Department of Medicine, UCLA AIDS Institute, David Geffen School of Medicine, University of California Los Angeles, Los Angeles, California, United States of America.
PLoS One. 2011 Jan 26;6(1):e16459. doi: 10.1371/journal.pone.0016459.
HIV-1-infected adults over the age of 50 years progress to AIDS more rapidly than adults in their twenties or thirties. In addition, HIV-1-infected individuals receiving antiretroviral therapy (ART) present with clinical diseases, such as various cancers and liver disease, more commonly seen in older uninfected adults. These observations suggest that HIV-1 infection in older persons can have detrimental immunological effects that are not completely reversed by ART. As naïve T-cells are critically important in responses to neoantigens, we first analyzed two subsets (CD45RA(+)CD31(+) and CD45RA(+)CD31(-)) within the naïve CD4(+) T-cell compartment in young (20-32 years old) and older (39-58 years old), ART-naïve, HIV-1 seropositive individuals within 1-3 years of infection and in age-matched seronegative controls. HIV-1 infection in the young cohort was associated with lower absolute numbers of, and shorter telomere lengths within, both CD45RA(+)CD31(+)CD4(+) and CD45RA(+)CD31(-)CD4(+) T-cell subsets in comparison to age-matched seronegative controls, changes that resembled seronegative individuals who were decades older. Longitudinal analysis provided evidence of thymic emigration and reconstitution of CD45RA(+)CD31(+)CD4(+) T-cells two years post-ART, but minimal reconstitution of the CD45RA(+)CD31(-)CD4(+) subset, which could impair de novo immune responses. For both ART-naïve and ART-treated HIV-1-infected adults, a renewable pool of thymic emigrants is necessary to maintain CD4(+) T-cell homeostasis. Overall, these results offer a partial explanation both for the faster disease progression of older adults and the observation that viral responders to ART present with clinical diseases associated with older adults.
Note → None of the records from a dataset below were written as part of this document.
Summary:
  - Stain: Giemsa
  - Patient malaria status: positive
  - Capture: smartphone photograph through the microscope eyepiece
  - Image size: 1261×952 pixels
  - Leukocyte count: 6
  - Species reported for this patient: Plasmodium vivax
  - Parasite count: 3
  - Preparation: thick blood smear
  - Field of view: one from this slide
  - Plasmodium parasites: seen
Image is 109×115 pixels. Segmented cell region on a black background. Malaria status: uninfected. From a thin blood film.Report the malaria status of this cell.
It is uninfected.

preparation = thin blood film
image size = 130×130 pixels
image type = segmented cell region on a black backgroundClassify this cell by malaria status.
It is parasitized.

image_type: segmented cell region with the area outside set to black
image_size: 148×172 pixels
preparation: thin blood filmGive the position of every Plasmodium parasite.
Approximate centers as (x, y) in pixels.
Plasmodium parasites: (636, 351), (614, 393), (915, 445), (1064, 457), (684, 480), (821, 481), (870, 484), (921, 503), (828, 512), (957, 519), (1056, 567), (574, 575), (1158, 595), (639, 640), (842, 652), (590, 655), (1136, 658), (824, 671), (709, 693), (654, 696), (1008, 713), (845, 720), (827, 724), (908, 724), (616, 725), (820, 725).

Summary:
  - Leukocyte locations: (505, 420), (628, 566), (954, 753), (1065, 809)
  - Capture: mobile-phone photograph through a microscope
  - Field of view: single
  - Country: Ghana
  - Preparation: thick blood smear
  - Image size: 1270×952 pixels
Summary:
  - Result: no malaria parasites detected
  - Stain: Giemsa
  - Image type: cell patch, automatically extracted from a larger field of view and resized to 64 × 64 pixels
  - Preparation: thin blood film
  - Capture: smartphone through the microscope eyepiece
HIV-1 感染的 50 岁以上成年人比 20 至 30 岁的成年人更快进展为艾滋病。此外,接受抗逆转录病毒治疗 (ART) 的 HIV-1 感染者更常见出现各种癌症和肝病等临床疾病,这些疾病在未感染的老年成年人中更为常见。这些观察结果表明,HIV-1 感染老年人可能会产生不完全通过 ART 逆转的有害免疫效应。由于幼稚 T 细胞在对新抗原的反应中至关重要,我们首先分析了年轻(20-32 岁)和老年(39-58 岁)、未经 ART 治疗、HIV-1 血清阳性、感染后 1-3 年内的幼稚 CD4+T 细胞区室中的两个亚群(CD45RA+CD31+和 CD45RA+CD31-),并与年龄匹配的血清阴性对照进行比较。与年龄匹配的血清阴性对照相比,年轻队列中的 HIV-1 感染与 CD45RA+CD31+CD4+和 CD45RA+CD31-CD4+T 细胞亚群中绝对数量较低且端粒较短相关,这些变化类似于年龄较大的血清阴性个体。纵向分析提供了证据表明,在 ART 治疗后两年,CD45RA+CD31+CD4+T 细胞有胸腺迁出和重建,但 CD45RA+CD31-CD4+亚群的重建很少,这可能会损害新的免疫反应。对于未经 ART 治疗和接受 ART 治疗的 HIV-1 感染者,需要有可再生的胸腺迁出细胞池来维持 CD4+T 细胞的稳态。总体而言,这些结果部分解释了为什么老年人疾病进展更快,以及为什么对 ART 有病毒反应的成年人会出现与老年人相关的临床疾病。